Sometime in Fall of 1998, when a visit from Dad was infrequent, and primarily at the mercy of his 88 Toyota making the 50 mile journey, I was being treated to lunch. The restaurant was my choice, I think. Sisley Italian Kitchen at the Town Center mall was somewhere my dad had not yet tried, so that was my pick. Either I was being treated to the luxury of lunch and adult conversation without my husband and 5 year old son in tow, or that's just how the moment has lodged in my memory. The more I think about it, they probably were there, but enjoying the Italian food too much to bother interrupting.

Daddy and his lady friend at the time, Anne, came up together and made a day of it with me and the family. We were eating together and talking about some of my scripts, stories, coverages, poems and other creative attempts that really were not seeing the light of day. I think I'd just finished a group reading of The Artist's Way and was in a terribly frenetic mood over my writing. I think I'd just given them an entire rundown on a speculative Star Trek script.

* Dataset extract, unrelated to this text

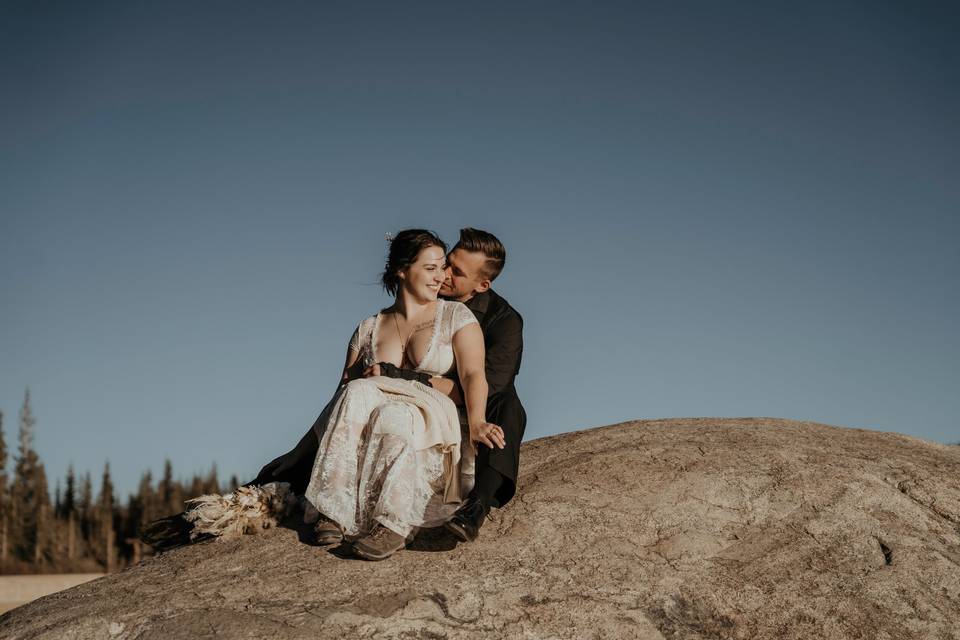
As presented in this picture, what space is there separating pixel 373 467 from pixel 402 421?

My Dad asked me point blank, “Why don’t you write it?? Anne agreed. It sure sounded like I wanted to write it. Why wasn't I writing seriously? It's what I'd set out to do when earning my college degree in Broadcasting many years earlier.

Heck, I should, I agreed non-verbally.

“I will.”

But, I didn’t.

Blogs can be wild, unpredictable storehouses of moments, tangents, creative dervishes, if you will. I'm getting a firmer handle on my creative cycle. My mental compost heap (which is a catch phrase from Natalie Goldman or Julia Cameron - I can't think which, right now) finally seems to be allowing a fairly regular seepage of by-products. That may be a gross analogy, but I give myself credit to categorize my work in raw terms. It proves that I'm not so much the procrastinating perfectionist that I once was.

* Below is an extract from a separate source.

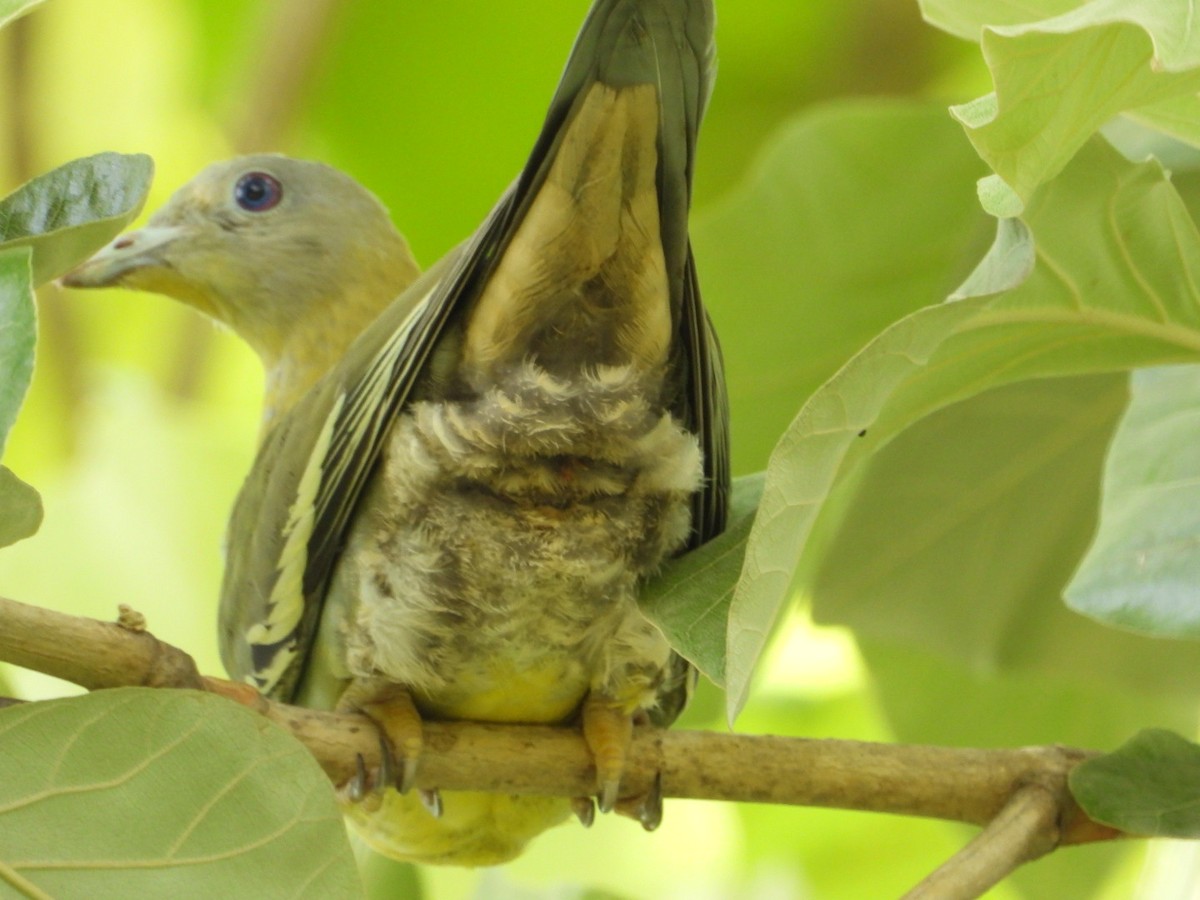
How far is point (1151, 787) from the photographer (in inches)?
41.8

Still, I always seem to need prompts and motivation. Being a self-starter is the next step. My attempt to keep up in the Write in Every Genre Contest at the beginning of the year seemed like a perfect point to launch the blog.

November 19, 2019 at 3:59pm
November 19, 2019 at 3:59pm
#970049
I just watched the video recording of the 40th Annual Media Access Awards. It has been professionally produced like other Hollywood award shows over the last 4-5 years or so. I was a paid office worker involved with that group in 1990. Then it was groundbreaking for us to have the Casting Society of America and Variety and Hollywood Reporter involved. Now, to their credit, they have all the unions involved. It has been a good year for inclusion.

It is such an odd realization that I do not always remember people's names. I have historically been better than my spouse at recalling folk's names, but now, even for the life stories I tell... there begins to be slight drop outs in information. I recall that on the first day of my job with the Media Access Office, I negotiated/accepted a donation from someone of note. And yet, I no longer am sure who it was a spoke to on the phone that day. If I had the financial books to look back on, I could confirm it. My stab in the dark tells me: Loreen Arbus. I have a near-photographic memory, but it too is not perfect. I can see Loreen Arbus' name printed on a standard blue bank check -- so is that a weird thing to remember? of this not remembering, I guess it is frustrating, because I do clearly remember receiving a $200 dollar check the next year from Cindy Costner (Kevin Costner's wife at the time. See, I can remember the amount, and I know it is correct.Yvonne was new as the Office Manager in that Wells Forgo property on Ventura Blvd., Encino.